Guided by the magisterium of the Church, the sensus fidelium knows how to discern and welcome in these revelations whatever constitutes an authentic call of Christ or [His] saints to the Church. Christian faith cannot accept “revelations” that claim to surpass or correct the Revelation of which Christ is the fulfillment, as is the case in certain non-Christian religions and also in certain recent sects which base themselves on such “revelations.”~CCC§67

(i.e. Mormons, 7th Day Adventists, Jehovah’s Witnesses, etc…)

Conclusion (from the forward):

We have scriptural testimony that Mary and Joseph had visions (Lk 1:26-37; 2:33-35; Mt1:20-24; 2:13-15, 19-23).  Their many years at Nazareth with Jesus were, in a sense, a long vision of surpassing grandeur which included much intimate revelation.  If we were to accept as true all the visions of the saints, we should still be obliged to judge that their favors, taken together, are not worthy to be compared with those of the Incomparable Virgin.

As St. Bernard of Clairvaux, the Doctor of the Church who was
pre-eminent in Mariology, declared, “What wonder is there if God,
Who is wonderful in His Saints, has shown Himself still more
wonderful in His Mother?”

It is true, of course, that our Blessed Lady, unlike her divine Son, did not have in this life the beatific visionShe lived, as we her children live, by faith.  Indeed she is the model and mistress of faith and of the faithful.  We must, however, admit that her faith was aided in many marvelous ways (preserved from the stain of original sin, the Mother of God)…we can readily believe that our loving Mother in heaven approves of devout writings long in use in the Church and rightly considered helpful in the spiritual struggle in which (we) all are engaged (emphasis added).

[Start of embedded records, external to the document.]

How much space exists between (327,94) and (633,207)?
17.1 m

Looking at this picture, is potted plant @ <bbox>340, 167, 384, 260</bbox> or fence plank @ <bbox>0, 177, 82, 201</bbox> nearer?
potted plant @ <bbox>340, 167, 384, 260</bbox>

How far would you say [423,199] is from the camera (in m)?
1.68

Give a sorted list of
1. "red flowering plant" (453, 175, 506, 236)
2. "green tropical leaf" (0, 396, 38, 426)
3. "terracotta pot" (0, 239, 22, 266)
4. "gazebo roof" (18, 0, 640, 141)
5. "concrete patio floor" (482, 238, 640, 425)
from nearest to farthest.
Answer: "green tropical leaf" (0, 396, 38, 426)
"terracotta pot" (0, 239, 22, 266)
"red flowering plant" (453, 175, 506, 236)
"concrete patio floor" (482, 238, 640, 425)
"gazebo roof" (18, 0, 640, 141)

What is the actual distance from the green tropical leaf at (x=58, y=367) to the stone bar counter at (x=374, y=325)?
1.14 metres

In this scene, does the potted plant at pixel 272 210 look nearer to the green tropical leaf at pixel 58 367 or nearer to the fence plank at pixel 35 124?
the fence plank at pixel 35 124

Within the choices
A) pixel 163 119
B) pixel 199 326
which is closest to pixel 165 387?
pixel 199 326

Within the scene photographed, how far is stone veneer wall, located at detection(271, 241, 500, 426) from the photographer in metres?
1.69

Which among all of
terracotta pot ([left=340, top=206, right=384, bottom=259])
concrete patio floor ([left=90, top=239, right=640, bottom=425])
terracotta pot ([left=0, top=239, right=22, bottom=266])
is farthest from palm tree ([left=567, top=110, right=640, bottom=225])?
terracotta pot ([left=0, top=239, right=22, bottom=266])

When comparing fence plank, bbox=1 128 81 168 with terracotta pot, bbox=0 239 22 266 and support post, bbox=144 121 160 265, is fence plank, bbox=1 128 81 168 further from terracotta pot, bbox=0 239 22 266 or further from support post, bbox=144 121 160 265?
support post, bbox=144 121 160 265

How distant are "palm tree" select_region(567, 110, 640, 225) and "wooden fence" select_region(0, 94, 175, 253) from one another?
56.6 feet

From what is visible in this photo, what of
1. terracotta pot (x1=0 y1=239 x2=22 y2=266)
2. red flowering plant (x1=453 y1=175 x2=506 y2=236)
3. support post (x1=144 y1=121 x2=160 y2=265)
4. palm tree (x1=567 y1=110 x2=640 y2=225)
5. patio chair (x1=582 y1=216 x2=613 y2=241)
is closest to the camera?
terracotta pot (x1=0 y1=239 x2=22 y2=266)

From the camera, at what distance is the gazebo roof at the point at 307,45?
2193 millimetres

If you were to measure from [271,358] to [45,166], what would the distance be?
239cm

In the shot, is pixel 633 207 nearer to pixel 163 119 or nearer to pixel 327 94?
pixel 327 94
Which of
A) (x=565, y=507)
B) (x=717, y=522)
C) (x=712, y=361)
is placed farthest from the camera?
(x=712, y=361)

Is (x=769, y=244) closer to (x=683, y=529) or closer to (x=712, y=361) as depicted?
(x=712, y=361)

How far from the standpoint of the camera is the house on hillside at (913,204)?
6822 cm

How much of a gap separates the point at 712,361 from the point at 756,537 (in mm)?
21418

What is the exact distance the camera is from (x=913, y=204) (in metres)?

This work is to be read as a religious novel AND NOT as a fifth Gospel. Nevertheless, many Catholics and non-Catholics too will be very thankful for this pleasing compilation of vivid narratives of the Blessed Virgin’s life “as seen by” four great mystics of the [Catholic] Church (emphasis added).

Rev. Edward A. Ryan, S.J., 1951

Additional information and emphasis: Anne Elizabeth, B.A.Ed., M.A.The., 2008.